The story is centered in Justin Martyr, an Episcopal boys’ boarding school thirty miles west of Boston. The year is 1939, and to the school in early September comes Brian Aspinwall as a temporary replacement in the English department. Brian, a graduate of Columbia, had been studying at Oxford when war was declared. He was rejected when he tried to enlist in the British Army, and now, undecided as to whether he is qualified to be a minister, he turns to teaching as a stopgap,
Brian is intelligent and somewhat effeminate, and the boys in his class and in his house give him the full treatment before he gains the upper hand. T he headmaster, Dr. Prescott, is swift to perceive what is going on, and in his direct and rugged way he tells the intimidated teacher what to do. Brian records these first impressions in his journal, and in this somewhat artificial text, with its solace and confession, we begin to judge his character and that of his boss.

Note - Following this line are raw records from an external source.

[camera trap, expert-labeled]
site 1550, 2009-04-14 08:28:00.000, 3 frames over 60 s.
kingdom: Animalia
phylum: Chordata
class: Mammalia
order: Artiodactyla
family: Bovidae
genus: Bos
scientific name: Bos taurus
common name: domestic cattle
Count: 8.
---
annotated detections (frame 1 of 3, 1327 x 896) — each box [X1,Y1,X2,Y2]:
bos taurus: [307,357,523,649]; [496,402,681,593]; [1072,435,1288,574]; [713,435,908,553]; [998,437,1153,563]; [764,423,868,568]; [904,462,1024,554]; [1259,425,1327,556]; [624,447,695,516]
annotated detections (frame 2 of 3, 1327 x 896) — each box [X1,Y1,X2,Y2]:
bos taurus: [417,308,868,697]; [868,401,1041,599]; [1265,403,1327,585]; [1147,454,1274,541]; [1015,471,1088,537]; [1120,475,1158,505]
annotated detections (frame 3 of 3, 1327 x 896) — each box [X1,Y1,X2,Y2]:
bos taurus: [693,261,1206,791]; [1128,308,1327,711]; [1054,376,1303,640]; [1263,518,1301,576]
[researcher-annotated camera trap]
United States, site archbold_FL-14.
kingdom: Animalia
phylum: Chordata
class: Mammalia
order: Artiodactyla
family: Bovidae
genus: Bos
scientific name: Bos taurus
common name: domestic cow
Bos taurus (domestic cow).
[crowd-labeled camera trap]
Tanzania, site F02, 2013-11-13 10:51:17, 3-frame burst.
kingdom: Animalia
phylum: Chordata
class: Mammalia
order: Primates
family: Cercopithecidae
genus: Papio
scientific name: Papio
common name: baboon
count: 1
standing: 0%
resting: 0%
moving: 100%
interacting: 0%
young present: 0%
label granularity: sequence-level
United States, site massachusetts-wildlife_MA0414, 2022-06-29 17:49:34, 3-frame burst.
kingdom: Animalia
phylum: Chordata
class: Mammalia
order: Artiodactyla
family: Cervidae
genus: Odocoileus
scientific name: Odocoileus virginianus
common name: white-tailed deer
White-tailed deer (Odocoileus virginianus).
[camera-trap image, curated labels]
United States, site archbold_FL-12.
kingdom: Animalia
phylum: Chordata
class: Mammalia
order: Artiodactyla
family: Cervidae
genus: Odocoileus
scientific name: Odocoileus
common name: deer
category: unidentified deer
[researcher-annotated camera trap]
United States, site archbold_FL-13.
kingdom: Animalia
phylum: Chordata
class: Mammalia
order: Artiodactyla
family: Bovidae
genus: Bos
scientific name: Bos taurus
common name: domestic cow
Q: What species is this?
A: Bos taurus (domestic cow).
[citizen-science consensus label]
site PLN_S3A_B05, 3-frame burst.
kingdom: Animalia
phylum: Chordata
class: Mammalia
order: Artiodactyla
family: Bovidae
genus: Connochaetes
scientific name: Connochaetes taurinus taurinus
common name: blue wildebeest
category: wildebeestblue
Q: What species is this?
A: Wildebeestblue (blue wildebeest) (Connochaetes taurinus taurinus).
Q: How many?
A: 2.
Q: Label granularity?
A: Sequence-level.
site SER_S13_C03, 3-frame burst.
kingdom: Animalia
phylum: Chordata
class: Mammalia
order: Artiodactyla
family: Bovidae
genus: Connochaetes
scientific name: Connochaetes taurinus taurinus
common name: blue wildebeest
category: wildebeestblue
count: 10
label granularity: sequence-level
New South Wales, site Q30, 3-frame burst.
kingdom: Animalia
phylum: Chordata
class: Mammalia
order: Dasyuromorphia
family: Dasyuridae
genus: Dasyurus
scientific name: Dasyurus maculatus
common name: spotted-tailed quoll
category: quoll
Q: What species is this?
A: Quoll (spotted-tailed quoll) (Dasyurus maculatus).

Dr. Prescott, broad-shouldered as a bull, is still the leader and the driver for all his eighty years, shrewd in his understanding of the boys, and surprisingly sensitive in matters of religion. The faculty gather for coffee in the headmaster’s study after Sunday lunch, and it is here that Brian meets the headmaster’s wife, a great-niece of Emerson, now grown gaunt and emaciated in her wheelchair. But she still has fire in her eyes, and in an argument over contemporary fiction, in the course of which Brian stands up for Jane Austen, a sudden alliance is established between the fading woman and the young man. He reads aloud to Mrs. Prescott as her illness worsens, and their understanding, which the novelist touches with spirit and tenderness, opens Brian’s affection for the school and for the man who founded it. Thus, his journal turns from being an act of self-assurance to a character study of Dr. Prescott, his triumphs and his failings; and the contrast between the two — the masculine boy-dozer as he faces up to his retirement, and the frail but not fearful young master as he measures himself for the ministry — is well drawn.
Mr. Auchincloss always writes with urbanity. He knows the moods of New England and depicts them well; he knows the rivalries and pettiness of faculty life and the resentment and loneliness of boys who cannot be pushed. I think the older women in the book, notably Mrs. Prescott, are more believable than the younger, such as Eliza Dean. But my deeper misgivings have to do with the form of the narration; the story begins in Brian’s journal, then we have excerpts from a book by Horace Havistock, Dr. Prescott’s oldest friend, who has come down to the school expressly to tell him that he must resign. Then we have a series of notes by David Griscam, followed by the memoir of Jules Griscam, his grandson and a black sheep of Justin. This shift from writer to writer is not contrived with enough individual divergence.
I am not convinced that they would all take to paper this way; nor when they come to writing dialogue, that they would do it with the skill of an experienced novelist.